When she called him back in Cally was initially relieved to note his shirt was back on. Unfortunately it was wet in patches and clung a little too tightly to his fit frame. She gripped the knife a little firmer.
‘I’m done out there. You want to come and inspect?’
‘No, I’m sure you’ve done a great job.’
She bent back to her task of chopping the herb garnish. He made himself right at home in her kitchen. Sending her a slight smile, he moved to inspect the pots simmering gently on the hob. He lifted the lid on one and sniffed.

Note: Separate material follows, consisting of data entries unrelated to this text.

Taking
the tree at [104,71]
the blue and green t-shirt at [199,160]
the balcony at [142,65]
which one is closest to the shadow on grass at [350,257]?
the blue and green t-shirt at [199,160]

‘So this is the stuff you sell?’
She hid the surprise. So he’d done some homework between the auction and now. ‘Sure. Gourmet soup. Made with the freshest and the best of ingredients, blended to perfection.’
‘Smells good.’ He turned the wooden spoon in another. ‘And you make it all?’
‘Why sound so surprised? You think I can’t actually cook? You think I just add my name to someone else’s recipe?’ She’d done a degree in food science. She knew what was nutritionally valuable and what wasn’t. And she loved experimenting with flavours and tastes. She’d taken the comfort eating thing and turned it into something positive. With a mother like Alicia, what choice did she have? She’d been put on that many diets.
He raised his brows. ‘Did I say all that? Did I even suggest it?’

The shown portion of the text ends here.